MSU Subjective Comparison of Modern Video CodecsMSU Graphics & Media Lab (Video Group)
Part 3. Evaluation of objective metrics
Results of the assessment
Correlation of objective metrics and subjective scores
Below you can see two types of graphs: first one is a value of subjective score plotted against a value of an objective metric(4).
Such graphs must be treated separately for each sequence, because subjective scores are context-sensitive (subjective score for a sequence is given by an expert according to another versions of it). These graphs are plotted together for the ease of perception.
Picture 15. Relation between PSNR and MOS
As you can see, PSNR reflection of perceived video quality is limited. Sometimes one value of PSNR corresponds to absolutely different subjective ratings for the same sequence (marked with red oval) and vice versa (marked with grey oval).

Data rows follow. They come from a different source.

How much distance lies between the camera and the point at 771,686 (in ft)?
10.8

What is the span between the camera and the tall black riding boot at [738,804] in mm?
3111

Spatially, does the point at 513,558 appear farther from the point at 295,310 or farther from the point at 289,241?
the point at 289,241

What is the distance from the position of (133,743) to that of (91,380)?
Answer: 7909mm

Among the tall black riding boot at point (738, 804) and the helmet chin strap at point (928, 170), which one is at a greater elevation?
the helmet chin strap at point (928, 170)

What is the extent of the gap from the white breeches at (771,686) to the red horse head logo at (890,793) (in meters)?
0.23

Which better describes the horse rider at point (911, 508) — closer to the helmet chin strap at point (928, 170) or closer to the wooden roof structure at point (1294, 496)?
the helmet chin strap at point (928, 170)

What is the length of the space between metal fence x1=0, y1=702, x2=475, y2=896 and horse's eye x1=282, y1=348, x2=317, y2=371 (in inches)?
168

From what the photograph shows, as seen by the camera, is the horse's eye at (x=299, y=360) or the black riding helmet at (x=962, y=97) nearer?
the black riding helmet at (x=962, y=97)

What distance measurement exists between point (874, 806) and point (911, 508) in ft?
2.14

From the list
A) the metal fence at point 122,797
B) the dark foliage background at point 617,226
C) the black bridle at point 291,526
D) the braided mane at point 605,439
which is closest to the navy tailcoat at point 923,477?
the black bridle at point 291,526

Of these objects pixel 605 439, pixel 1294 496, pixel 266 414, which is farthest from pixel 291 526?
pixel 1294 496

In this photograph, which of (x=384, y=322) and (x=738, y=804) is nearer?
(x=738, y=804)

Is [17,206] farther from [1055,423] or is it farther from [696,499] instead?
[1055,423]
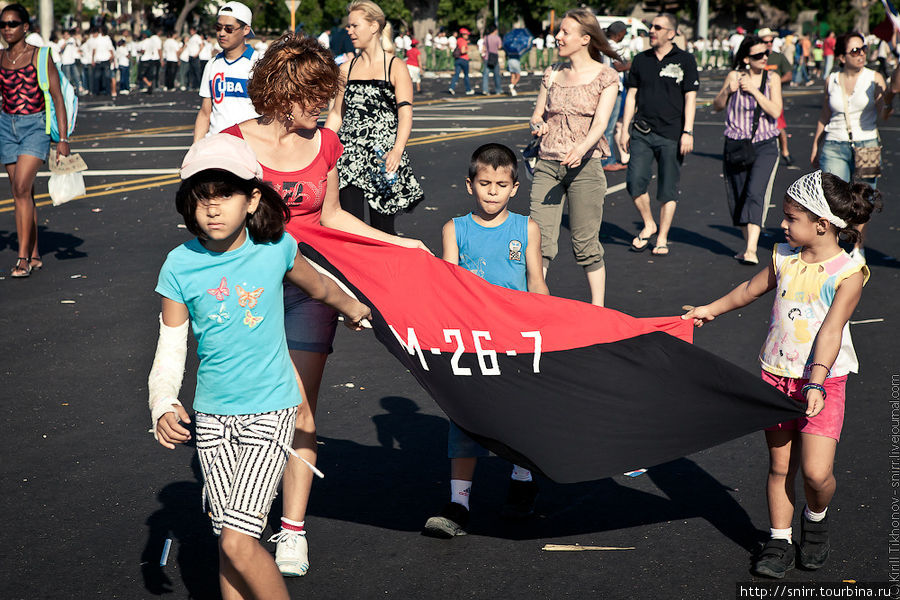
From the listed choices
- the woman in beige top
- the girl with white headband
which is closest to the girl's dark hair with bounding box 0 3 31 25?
the woman in beige top

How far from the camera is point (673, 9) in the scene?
282 ft

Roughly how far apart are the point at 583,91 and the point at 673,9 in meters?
82.5

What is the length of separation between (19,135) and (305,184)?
19.2 ft

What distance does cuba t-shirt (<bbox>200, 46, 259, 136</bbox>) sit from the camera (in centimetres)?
825

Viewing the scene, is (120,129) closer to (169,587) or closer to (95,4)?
Answer: (169,587)

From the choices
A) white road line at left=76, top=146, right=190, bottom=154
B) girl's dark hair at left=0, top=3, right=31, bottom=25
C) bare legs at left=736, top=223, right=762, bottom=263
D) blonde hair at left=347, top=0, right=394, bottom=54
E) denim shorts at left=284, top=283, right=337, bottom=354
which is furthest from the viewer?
white road line at left=76, top=146, right=190, bottom=154

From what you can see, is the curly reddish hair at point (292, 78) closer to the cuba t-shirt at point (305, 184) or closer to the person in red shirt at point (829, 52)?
the cuba t-shirt at point (305, 184)

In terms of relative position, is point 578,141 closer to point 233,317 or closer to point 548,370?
point 548,370

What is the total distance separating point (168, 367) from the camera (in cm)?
355

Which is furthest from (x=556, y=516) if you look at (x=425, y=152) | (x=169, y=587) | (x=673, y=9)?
(x=673, y=9)

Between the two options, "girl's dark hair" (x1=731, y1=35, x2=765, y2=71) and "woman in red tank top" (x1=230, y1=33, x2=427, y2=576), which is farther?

Picture 16. Relation between VQM and MOS
VQM produced prediction not better than PSNR on our test. Overall, quality is more or less predicted, but sometimes bad metric value corresponds to good perceived quality.
Picture 17. Relation between SSIM and MOS
SSIM predicts subjective opinion with high precision, its' data is close to straight line for each sequence.
Second type of graphs - subjective mark predicted with objective metric plotted against real subjective mark. Predicted mark was obtained by applying the fitting function for each sequence separately. Prediction is good when fitted values of objective metric are close to the straight line.
Picture 18. PSNR fitted to MOS for each sequence
Picture 19. VQM fitted to MOS for each sequence
Picture 20. SSIM fitted to MOS for each sequence
As you can see, PSNR and VQM provided prediction of similar quality on our test set, and it was quite poor, meanwhile SSIM reached prediction close to the ideal one.
To numerically evaluate prediction of the objective metrics, we calculated Pearson's correlation coefficient between objective marks (after applying the fitting function) and subjective ones. Correlation coefficient belongs to the segment from -1 to 1 and reflects degree of dependency between values (the higher the absolute value, the more powerful dependency is).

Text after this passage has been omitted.